#### Records for the exercise
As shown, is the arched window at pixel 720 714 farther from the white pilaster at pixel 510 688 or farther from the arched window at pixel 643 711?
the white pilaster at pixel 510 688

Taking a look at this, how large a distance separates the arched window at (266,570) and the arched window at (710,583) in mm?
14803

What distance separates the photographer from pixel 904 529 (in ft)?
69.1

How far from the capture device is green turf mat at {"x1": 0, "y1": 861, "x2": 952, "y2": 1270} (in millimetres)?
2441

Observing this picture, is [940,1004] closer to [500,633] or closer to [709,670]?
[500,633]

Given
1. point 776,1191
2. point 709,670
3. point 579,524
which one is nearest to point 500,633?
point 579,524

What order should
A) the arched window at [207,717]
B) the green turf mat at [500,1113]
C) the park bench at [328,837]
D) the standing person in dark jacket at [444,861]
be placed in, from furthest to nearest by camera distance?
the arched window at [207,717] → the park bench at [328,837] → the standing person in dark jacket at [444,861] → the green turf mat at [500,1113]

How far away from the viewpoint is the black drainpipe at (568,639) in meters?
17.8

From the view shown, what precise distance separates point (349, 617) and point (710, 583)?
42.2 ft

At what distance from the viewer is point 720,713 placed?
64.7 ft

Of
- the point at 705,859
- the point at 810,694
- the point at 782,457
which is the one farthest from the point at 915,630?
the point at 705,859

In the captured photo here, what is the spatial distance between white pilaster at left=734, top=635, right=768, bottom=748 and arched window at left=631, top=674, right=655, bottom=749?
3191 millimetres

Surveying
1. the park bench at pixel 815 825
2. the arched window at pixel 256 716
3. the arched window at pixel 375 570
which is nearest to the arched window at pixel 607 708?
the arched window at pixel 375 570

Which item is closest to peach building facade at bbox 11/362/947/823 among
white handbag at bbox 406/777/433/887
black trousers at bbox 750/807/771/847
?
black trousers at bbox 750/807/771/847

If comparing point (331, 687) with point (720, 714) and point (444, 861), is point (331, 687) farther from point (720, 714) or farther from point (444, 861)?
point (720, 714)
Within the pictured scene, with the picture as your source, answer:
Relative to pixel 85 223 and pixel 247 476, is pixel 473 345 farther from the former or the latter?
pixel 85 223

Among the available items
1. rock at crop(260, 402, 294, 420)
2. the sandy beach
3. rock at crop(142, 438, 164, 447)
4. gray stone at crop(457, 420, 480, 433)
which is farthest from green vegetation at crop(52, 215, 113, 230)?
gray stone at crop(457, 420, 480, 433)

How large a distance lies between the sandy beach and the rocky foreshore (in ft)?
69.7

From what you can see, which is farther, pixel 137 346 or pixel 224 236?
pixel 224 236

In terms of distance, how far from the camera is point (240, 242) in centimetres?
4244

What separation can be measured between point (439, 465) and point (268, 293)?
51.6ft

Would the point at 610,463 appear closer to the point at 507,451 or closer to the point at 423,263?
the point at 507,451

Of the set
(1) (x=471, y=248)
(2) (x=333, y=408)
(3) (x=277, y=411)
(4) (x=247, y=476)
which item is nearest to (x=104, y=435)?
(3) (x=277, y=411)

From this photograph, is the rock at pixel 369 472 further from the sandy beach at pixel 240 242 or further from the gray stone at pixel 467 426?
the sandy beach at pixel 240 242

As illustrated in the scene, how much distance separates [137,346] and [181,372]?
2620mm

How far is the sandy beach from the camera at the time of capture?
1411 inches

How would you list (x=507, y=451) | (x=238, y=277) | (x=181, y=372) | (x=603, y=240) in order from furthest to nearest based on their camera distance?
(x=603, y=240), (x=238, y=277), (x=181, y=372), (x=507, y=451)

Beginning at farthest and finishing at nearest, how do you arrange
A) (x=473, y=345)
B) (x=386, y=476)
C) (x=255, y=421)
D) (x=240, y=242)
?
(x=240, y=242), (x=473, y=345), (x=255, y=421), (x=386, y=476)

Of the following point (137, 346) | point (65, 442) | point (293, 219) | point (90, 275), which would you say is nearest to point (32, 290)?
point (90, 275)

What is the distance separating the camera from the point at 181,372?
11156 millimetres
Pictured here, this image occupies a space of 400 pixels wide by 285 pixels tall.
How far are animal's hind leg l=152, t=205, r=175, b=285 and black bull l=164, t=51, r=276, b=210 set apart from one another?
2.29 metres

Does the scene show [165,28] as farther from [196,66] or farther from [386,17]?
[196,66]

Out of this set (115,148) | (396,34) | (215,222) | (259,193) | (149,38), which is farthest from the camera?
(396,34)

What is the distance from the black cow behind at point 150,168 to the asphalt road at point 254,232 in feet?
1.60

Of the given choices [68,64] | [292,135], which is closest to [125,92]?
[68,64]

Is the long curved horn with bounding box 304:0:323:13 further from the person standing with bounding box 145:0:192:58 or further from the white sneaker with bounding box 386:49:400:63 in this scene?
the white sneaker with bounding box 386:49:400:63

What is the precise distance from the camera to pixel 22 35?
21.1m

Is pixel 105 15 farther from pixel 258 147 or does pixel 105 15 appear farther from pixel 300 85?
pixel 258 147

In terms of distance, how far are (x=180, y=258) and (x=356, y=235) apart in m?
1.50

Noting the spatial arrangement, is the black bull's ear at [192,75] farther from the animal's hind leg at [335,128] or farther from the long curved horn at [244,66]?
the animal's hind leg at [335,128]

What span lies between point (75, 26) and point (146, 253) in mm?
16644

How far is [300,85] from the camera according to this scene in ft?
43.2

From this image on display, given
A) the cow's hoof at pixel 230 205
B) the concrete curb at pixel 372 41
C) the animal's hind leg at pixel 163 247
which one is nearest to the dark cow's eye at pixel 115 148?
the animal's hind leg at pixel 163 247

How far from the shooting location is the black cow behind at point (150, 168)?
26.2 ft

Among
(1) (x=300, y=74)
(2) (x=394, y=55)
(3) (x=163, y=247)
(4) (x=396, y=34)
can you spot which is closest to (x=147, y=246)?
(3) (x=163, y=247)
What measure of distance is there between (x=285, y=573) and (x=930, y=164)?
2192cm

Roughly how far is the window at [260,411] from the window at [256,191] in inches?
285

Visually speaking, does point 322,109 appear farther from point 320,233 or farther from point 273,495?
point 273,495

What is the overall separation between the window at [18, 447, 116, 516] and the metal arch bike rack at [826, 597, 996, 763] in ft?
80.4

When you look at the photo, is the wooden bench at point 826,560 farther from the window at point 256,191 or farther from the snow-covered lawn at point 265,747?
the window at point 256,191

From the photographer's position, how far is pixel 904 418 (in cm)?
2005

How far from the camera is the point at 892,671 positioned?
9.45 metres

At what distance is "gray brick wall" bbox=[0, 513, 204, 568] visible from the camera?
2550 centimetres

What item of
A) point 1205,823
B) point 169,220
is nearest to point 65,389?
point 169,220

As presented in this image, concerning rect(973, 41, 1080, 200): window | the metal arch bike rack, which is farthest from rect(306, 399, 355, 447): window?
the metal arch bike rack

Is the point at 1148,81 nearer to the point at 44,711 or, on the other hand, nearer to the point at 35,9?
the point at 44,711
########
● Instructions to follow: Please put every line of the listing above into a JSON list of strings, one string per line, leaving out the blank lines.

● Task answer:
[
  "As shown, is the arched window at pixel 720 714 farther from the white pilaster at pixel 510 688 or farther from the arched window at pixel 643 711?",
  "the white pilaster at pixel 510 688",
  "Taking a look at this, how large a distance separates the arched window at (266,570) and the arched window at (710,583) in mm?",
  "14803",
  "What distance separates the photographer from pixel 904 529 (in ft)?",
  "69.1",
  "How far from the capture device is green turf mat at {\"x1\": 0, \"y1\": 861, \"x2\": 952, \"y2\": 1270} (in millimetres)?",
  "2441",
  "Observing this picture, is [940,1004] closer to [500,633] or closer to [709,670]?",
  "[500,633]",
  "Given",
  "1. point 776,1191",
  "2. point 709,670",
  "3. point 579,524",
  "which one is nearest to point 500,633?",
  "point 579,524",
  "What order should",
  "A) the arched window at [207,717]",
  "B) the green turf mat at [500,1113]",
  "C) the park bench at [328,837]",
  "D) the standing person in dark jacket at [444,861]",
  "be placed in, from furthest to nearest by camera distance?",
  "the arched window at [207,717] → the park bench at [328,837] → the standing person in dark jacket at [444,861] → the green turf mat at [500,1113]",
  "How far away from the viewpoint is the black drainpipe at (568,639) in meters?",
  "17.8",
  "From the view shown, what precise distance separates point (349, 617) and point (710, 583)?",
  "42.2 ft",
  "At what distance from the viewer is point 720,713 placed?",
  "64.7 ft",
  "Of",
  "- the point at 705,859",
  "- the point at 810,694",
  "- the point at 782,457",
  "which is the one farthest from the point at 915,630?",
  "the point at 705,859",
  "In the captured photo here, what is the spatial distance between white pilaster at left=734, top=635, right=768, bottom=748 and arched window at left=631, top=674, right=655, bottom=749?",
  "3191 millimetres",
  "Surveying",
  "1. the park bench at pixel 815 825",
  "2. the arched window at pixel 256 716",
  "3. the arched window at pixel 375 570",
  "which is nearest to the arched window at pixel 607 708?",
  "the arched window at pixel 375 570",
  "Which item is closest to peach building facade at bbox 11/362/947/823 among",
  "white handbag at bbox 406/777/433/887",
  "black trousers at bbox 750/807/771/847",
  "?",
  "black trousers at bbox 750/807/771/847",
  "If comparing point (331, 687) with point (720, 714) and point (444, 861), is point (331, 687) farther from point (720, 714) or farther from point (444, 861)?",
  "point (720, 714)",
  "Within the pictured scene, with the picture as your source, answer:",
  "Relative to pixel 85 223 and pixel 247 476, is pixel 473 345 farther from the former or the latter?",
  "pixel 85 223",
  "Among the available items",
  "1. rock at crop(260, 402, 294, 420)",
  "2. the sandy beach",
  "3. rock at crop(142, 438, 164, 447)",
  "4. gray stone at crop(457, 420, 480, 433)",
  "which is farthest from green vegetation at crop(52, 215, 113, 230)?",
  "gray stone at crop(457, 420, 480, 433)",
  "How large a distance lies between the sandy beach and the rocky foreshore (in ft)?",
  "69.7",
  "From what you can see, which is farther, pixel 137 346 or pixel 224 236?",
  "pixel 224 236",
  "In terms of distance, how far from the camera is point (240, 242) in centimetres?",
  "4244",
  "What separation can be measured between point (439, 465) and point (268, 293)?",
  "51.6ft",
  "Would the point at 610,463 appear closer to the point at 507,451 or closer to the point at 423,263?",
  "the point at 507,451",
  "Of the set",
  "(1) (x=471, y=248)",
  "(2) (x=333, y=408)",
  "(3) (x=277, y=411)",
  "(4) (x=247, y=476)",
  "which item is nearest to (x=104, y=435)?",
  "(3) (x=277, y=411)",
  "From this photograph, is the rock at pixel 369 472 further from the sandy beach at pixel 240 242 or further from the gray stone at pixel 467 426?",
  "the sandy beach at pixel 240 242",
  "As illustrated in the scene, how much distance separates [137,346] and [181,372]?",
  "2620mm",
  "How far is the sandy beach from the camera at the time of capture?",
  "1411 inches",
  "How would you list (x=507, y=451) | (x=238, y=277) | (x=181, y=372) | (x=603, y=240) in order from furthest to nearest based on their camera distance?",
  "(x=603, y=240), (x=238, y=277), (x=181, y=372), (x=507, y=451)",
  "Beginning at farthest and finishing at nearest, how do you arrange",
  "A) (x=473, y=345)",
  "B) (x=386, y=476)",
  "C) (x=255, y=421)",
  "D) (x=240, y=242)",
  "?",
  "(x=240, y=242), (x=473, y=345), (x=255, y=421), (x=386, y=476)",
  "Of the following point (137, 346) | point (65, 442) | point (293, 219) | point (90, 275), which would you say is nearest to point (32, 290)?",
  "point (90, 275)",
  "What is the distance separating the camera from the point at 181,372?",
  "11156 millimetres",
  "Pictured here, this image occupies a space of 400 pixels wide by 285 pixels tall.",
  "How far are animal's hind leg l=152, t=205, r=175, b=285 and black bull l=164, t=51, r=276, b=210 set apart from one another?",
  "2.29 metres",
  "Does the scene show [165,28] as farther from [196,66] or farther from [386,17]?",
  "[196,66]",
  "Out of this set (115,148) | (396,34) | (215,222) | (259,193) | (149,38), which is farthest from the camera?",
  "(396,34)",
  "What is the distance from the black cow behind at point 150,168 to the asphalt road at point 254,232 in feet?",
  "1.60",
  "Of the given choices [68,64] | [292,135], which is closest to [125,92]?",
  "[68,64]",
  "Is the long curved horn with bounding box 304:0:323:13 further from the person standing with bounding box 145:0:192:58 or further from the white sneaker with bounding box 386:49:400:63 in this scene?",
  "the white sneaker with bounding box 386:49:400:63",
  "What is the precise distance from the camera to pixel 22 35?",
  "21.1m",
  "Is pixel 105 15 farther from pixel 258 147 or does pixel 105 15 appear farther from pixel 300 85?",
  "pixel 258 147",
  "In terms of distance, how far are (x=180, y=258) and (x=356, y=235) apart in m?",
  "1.50",
  "Noting the spatial arrangement, is the black bull's ear at [192,75] farther from the animal's hind leg at [335,128] or farther from the long curved horn at [244,66]?",
  "the animal's hind leg at [335,128]",
  "What span lies between point (75, 26) and point (146, 253) in mm?",
  "16644",
  "How far is [300,85] from the camera according to this scene in ft?",
  "43.2",
  "From this image on display, given",
  "A) the cow's hoof at pixel 230 205",
  "B) the concrete curb at pixel 372 41",
  "C) the animal's hind leg at pixel 163 247",
  "which one is nearest to the dark cow's eye at pixel 115 148?",
  "the animal's hind leg at pixel 163 247",
  "How far from the shooting location is the black cow behind at point (150, 168)?",
  "26.2 ft",
  "Among",
  "(1) (x=300, y=74)",
  "(2) (x=394, y=55)",
  "(3) (x=163, y=247)",
  "(4) (x=396, y=34)",
  "can you spot which is closest to (x=147, y=246)?",
  "(3) (x=163, y=247)",
  "What measure of distance is there between (x=285, y=573) and (x=930, y=164)?",
  "2192cm",
  "Roughly how far is the window at [260,411] from the window at [256,191] in inches?",
  "285",
  "Visually speaking, does point 322,109 appear farther from point 320,233 or farther from point 273,495?",
  "point 273,495",
  "What is the overall separation between the window at [18, 447, 116, 516] and the metal arch bike rack at [826, 597, 996, 763] in ft?",
  "80.4",
  "When you look at the photo, is the wooden bench at point 826,560 farther from the window at point 256,191 or farther from the snow-covered lawn at point 265,747?",
  "the window at point 256,191",
  "From the photographer's position, how far is pixel 904 418 (in cm)?",
  "2005",
  "How far from the camera is the point at 892,671 positioned?",
  "9.45 metres",
  "At what distance is \"gray brick wall\" bbox=[0, 513, 204, 568] visible from the camera?",
  "2550 centimetres",
  "What item of",
  "A) point 1205,823",
  "B) point 169,220",
  "is nearest to point 65,389?",
  "point 169,220",
  "As presented in this image, concerning rect(973, 41, 1080, 200): window | the metal arch bike rack, which is farthest from rect(306, 399, 355, 447): window?",
  "the metal arch bike rack",
  "Is the point at 1148,81 nearer to the point at 44,711 or, on the other hand, nearer to the point at 35,9?",
  "the point at 44,711"
]